RE: pthread_mutex_unlock (was Re: sched_yield() makes OpenLDAP slow)

From: linux
Date: Mon Jan 30 2006 - 17:00:05 EST


> It can tell the difference between the other thread getting
> the mutex first and it getting the mutex first. But it cannot tell the
> difference between an implementation that puts random sleeps before calls
> to 'pthread_mutex_lock' and an implementation that has the allegedly
> non-compliant behavior. That makes the behavior compliant under the
> 'as-if' rule.
>
> If you don't believe me, try to write a program that prints
> 'non-compliant' on a system that has the alleged non-compliance but is
> guaranteed not to do so on any compliant system. It cannot be done.
>
> In order to claim the alleged compliance, you would have to
> know that a thread waiting for a mutex did not get it. But there is no
> possible way you can know that another thread is waiting for the mutex
> (as opposed to being about to wait for it). So you can never detect the
> claimed non-compliance, so it's not non-compliance.

An excellent point, but the existence of pthread_mutex_trylock()
invalidates it.

To be very specific, the following will do the job:

volatile unsigned shared_variable;
pthread_mutex_t lock = PTHREAD_MUTEX_INITIALIZER;

void
thread_function()

Data lines:
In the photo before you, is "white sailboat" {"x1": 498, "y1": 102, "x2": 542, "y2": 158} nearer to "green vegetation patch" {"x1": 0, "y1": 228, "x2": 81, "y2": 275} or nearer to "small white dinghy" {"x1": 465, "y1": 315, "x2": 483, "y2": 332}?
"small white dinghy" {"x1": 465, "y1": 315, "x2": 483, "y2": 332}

Do this:
Reproduce the pthread_mutex_unlock mailing-list post word for word, from its subject line to its final line.

Finished exercise:
RE: pthread_mutex_unlock (was Re: sched_yield() makes OpenLDAP slow)

From: linux
Date: Mon Jan 30 2006 - 17:00:05 EST


> It can tell the difference between the other thread getting
> the mutex first and it getting the mutex first. But it cannot tell the
> difference between an implementation that puts random sleeps before calls
> to 'pthread_mutex_lock' and an implementation that has the allegedly
> non-compliant behavior. That makes the behavior compliant under the
> 'as-if' rule.
>
> If you don't believe me, try to write a program that prints
> 'non-compliant' on a system that has the alleged non-compliance but is
> guaranteed not to do so on any compliant system. It cannot be done.
>
> In order to claim the alleged compliance, you would have to
> know that a thread waiting for a mutex did not get it. But there is no
> possible way you can know that another thread is waiting for the mutex
> (as opposed to being about to wait for it). So you can never detect the
> claimed non-compliance, so it's not non-compliance.

An excellent point, but the existence of pthread_mutex_trylock()
invalidates it.

To be very specific, the following will do the job:

volatile unsigned shared_variable;
pthread_mutex_t lock = PTHREAD_MUTEX_INITIALIZER;

void
thread_function()